§ QUESTIONS ON THE MATERIAL
1) Summarize the text on white matter fMRI activation in two sentences.
2) According to the text on white matter fMRI activation, what percentage of subjects showed activation in the corpus callosum in the individual level analyses?
3) In the text on white matter fMRI activation, rewrite the passage between "Table 1 Clusters" and "[11, 39, 40].", inclusive, replacing "word and face processing" with "word and object processing".

Time course of corpus callosum activation. Time course signals were extracted from the activated clusters that were located primarily on the corpus callosum, excluding gray matter voxels and voxels with significant movement related activity (see text and Figure 2). For comparison, time course signals were also extracted from similar gray matter clusters (Table 1). Scans (x axis) represent 2 s intervals (effective TR). Signals were extracted from all four sub-runs and demeaned to account for global signal differences. The sub-runs were averaged together for each subject. WM: white matter, GM: gray matter.

Figure 4
figure 4

Frequency spectra. Frequency spectra were created from the time courses (Figure 3) using FFT. Power (in arbitrary units [AU]) is on the y axis and frequency (in Hz) is on the x axis. Note the peak in the power spectra at the task frequency (0.025 Hz) for both gray and white matter (asterisks). WM: white matter, GM: gray matter.

Table 1 Clusters used in the time course analysis


Overview of Results

Validation of the Interhemispheric Transfer Task: Gray Matter Activation

In the current study, interhemispheric transfer (IT) was investigated with 4 T fMRI. At the group level, whole brain fMRI results revealed a distributed, bilateral network including parietal, frontal, cingulate, fusiform, and cerebellar regions. This network was consistent with the nature of the task, which involved word and face processing as well as motor responses. A key result was the involvement of superior parietal regions, which have been previously implicated as the cortical site of visuomotor interhemispheric transfer [11, 39, 40].

White Matter fMRI Activation

The concept of white matter activation in fMRI is controversial. Based on the current results, the existence of white matter activation warrants continued investigation. While callosal activation was not detected at the group level at standard statistical thresholds (p < 0.05, FWE corrected), it was detected in the isthmus in the uncorrected activation maps (p < 0.005). This finding is particularly promising given that the isthmus contains connections between the superior parietal cortices [41]. As noted above, the superior parietal regions have been implicated in several interhemispheric transfer studies [39, 40].

Individual level analyses revealed that five subjects showed activation in the corpus callosum (21%), four with clusters in the isthmus and one with a cluster in the splenium. The time course data extracted from these clusters exhibited task related activation similar to comparable clusters in gray matter. This pattern of results suggested that contrary to current assumptions, the possibility of white matter activation could not be ruled out.

It is important to note that these findings may not generalize to all white matter structures. Indeed, the fact that activation was only detected in medial areas of the corpus callosum (rather than extending laterally towards the corresponding cortical areas) suggests that the finding may be region dependent. One explanation relates to the higher density of fibres in the medial corpus callosum (compared to lateral callosal regions): it is possible that simultaneous activity a relatively dense region of axons is required for measurable hemodynamic changes in white matter. Alternatively, there may be differences in perfusion between white matter regions. However, more work is needed to understand the regional dependence of white matter activation.

§ GIVEN INFORMATION
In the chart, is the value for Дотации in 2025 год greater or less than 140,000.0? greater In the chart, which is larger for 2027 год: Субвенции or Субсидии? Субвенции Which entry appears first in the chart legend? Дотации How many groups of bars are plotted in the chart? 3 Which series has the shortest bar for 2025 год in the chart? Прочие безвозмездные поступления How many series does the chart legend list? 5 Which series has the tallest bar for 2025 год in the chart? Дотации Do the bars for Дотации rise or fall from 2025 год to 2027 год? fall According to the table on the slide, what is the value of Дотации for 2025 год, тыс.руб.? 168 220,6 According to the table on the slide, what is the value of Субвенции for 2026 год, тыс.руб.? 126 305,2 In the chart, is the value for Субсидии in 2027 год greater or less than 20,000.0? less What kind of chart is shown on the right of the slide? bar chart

§ ANSWERS GIVEN
1) At the group level, the interhemispheric transfer task produced a distributed, bilateral network that included superior parietal regions, and callosal activation appeared in the isthmus only in the uncorrected maps (p < 0.005). In individual analyses, five subjects showed corpus callosum activation with task-related time courses similar to comparable gray matter clusters, but because the activation was detected only in medial areas of the corpus callosum, the finding may be region dependent.

2) 21% (five subjects).

3)
Table 1 Clusters used in the time course analysis


Overview of Results

Validation of the Interhemispheric Transfer Task: Gray Matter Activation

In the current study, interhemispheric transfer (IT) was investigated with 4 T fMRI. At the group level, whole brain fMRI results revealed a distributed, bilateral network including parietal, frontal, cingulate, fusiform, and cerebellar regions. This network was consistent with the nature of the task, which involved word and object processing as well as motor responses. A key result was the involvement of superior parietal regions, which have been previously implicated as the cortical site of visuomotor interhemispheric transfer [11, 39, 40].